Related papers: Revisiting Hate Speech Benchmarks: From Data Curation to System Deployment

Revisiting Hate Speech Benchmarks: From Data Curation to System Deployment

URL: http://arxiv.org/abs/2306.01105v2
Date: Thu, 15 Jun 2023 12:37:34 GMT
Title: Revisiting Hate Speech Benchmarks: From Data Curation to System Deployment
Authors: Atharva Kulkarni, Sarah Masud, Vikram Goyal, Tanmoy Chakraborty
Abstract summary: We present GOTHate, a large-scale code-mixed crowdsourced dataset of around 51k posts for hate speech detection from Twitter. We benchmark it with 10 recent baselines and investigate how adding endogenous signals enhances the hate speech detection task. Our solution HEN-mBERT is a modular, multilingual, mixture-of-experts model that enriches the linguistic subspace with latent endogenous signals.
Score: 26.504056750529124
License: http://arxiv.org/licenses/nonexclusive-distrib/1.0/
Abstract: Social media is awash with hateful content, much of which is often veiled with linguistic and topical diversity.
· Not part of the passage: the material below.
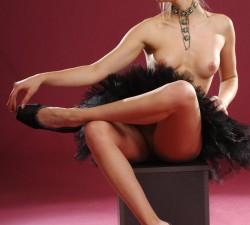 bailarina se desnuda pero se deja el tutu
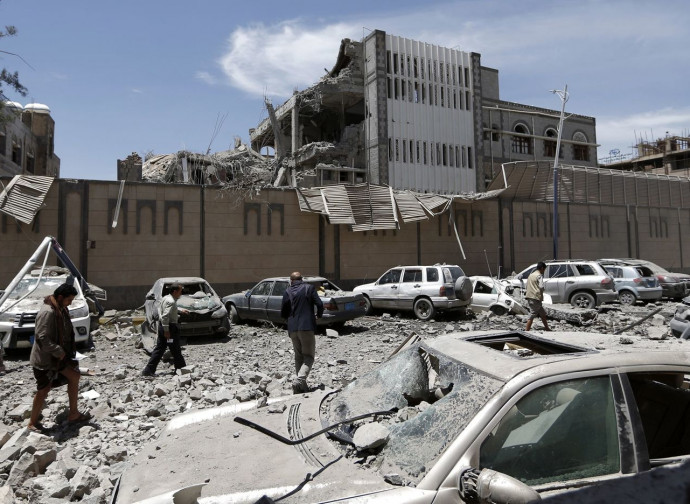 Il bombardamento del palazzo presidenziale a Sanaa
The benchmark datasets used for hate speech detection do not account for such divagation as they are predominantly compiled using hate lexicons. However, capturing hate signals becomes challenging in neutrally-seeded malicious content. Thus, designing models and datasets that mimic the real-world variability of hate warrants further investigation. To this end, we present GOTHate, a large-scale code-mixed crowdsourced dataset of around 51k posts for hate speech detection from Twitter. GOTHate is neutrally seeded, encompassing different languages and topics. We conduct detailed comparisons of GOTHate with the existing hate speech datasets, highlighting its novelty. We benchmark it with 10 recent baselines. Our extensive empirical and benchmarking experiments suggest that GOTHate is hard to classify in a text-only setup. Thus, we investigate how adding endogenous signals enhances the hate speech detection task. We augment GOTHate with the user's timeline information and ego network, bringing the overall data source closer to the real-world setup for understanding hateful content. Our proposed solution HEN-mBERT is a modular, multilingual, mixture-of-experts model that enriches the linguistic subspace with latent endogenous signals from history, topology, and exemplars. HEN-mBERT transcends the best baseline by 2.5% and 5% in overall macro-F1 and hate class F1, respectively. Inspired by our experiments, in partnership with Wipro AI, we are developing a semi-automated pipeline to detect hateful content as a part of their mission to tackle online harm.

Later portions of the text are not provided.